Les chaebol n'ont pas l'habitude d'agir sous les yeux du public voire des actionnaires, comme en avait témoigné en 2015 l'âpre dispute avec le fonds américain Elliott Management qui voulait bloquer la fusion de deux filiales.

Cet état de fait s'explique en partie par leur position dominante en Corée du Sud - où Samsung pèse à lui seul 17% du PIB -, qui tend à intimider les régulateurs.

La crise survient à une période délicate de transition générationnelle.
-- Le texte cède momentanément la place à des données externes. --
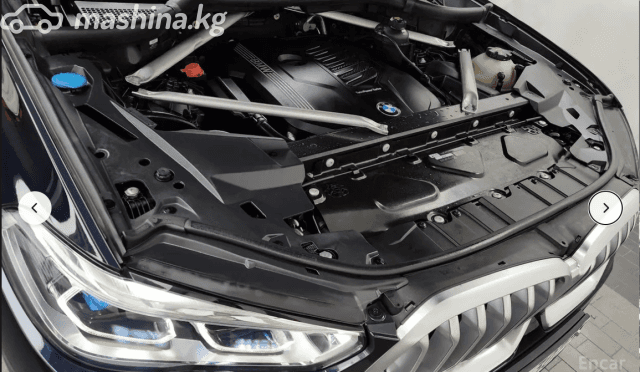 BMW X6 III (G06) 3.0 AT 4WD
L'héritier présomptif de Lee Kun-Hee, son fils J.Y Lee, 48 ans, vice-président de Samsung Electronics, se retrouve dans l'oeil du cyclone.

«En fonction de sa réaction, on se souviendra de lui comme du modèle de ce qu'il faut faire pour se servir d'une crise et se réinventer, ou d'un symbole d'erreur», estime Kim Sang-Jo.

La famille Lee contrôle le vaste conglomérat Samsung Group via un enchevêtrement complexe de participations croisées, bien qu'elle ne possède en direct que 5% environ des actions.

Le caractère abscons de la structure du groupe avait été pointé du doigt lors de l'affaire Elliott Management. Ce dernier veut à nouveau croiser le fer avec le sud-coréen et propose de scinder le groupe en deux sociétés indépendantes.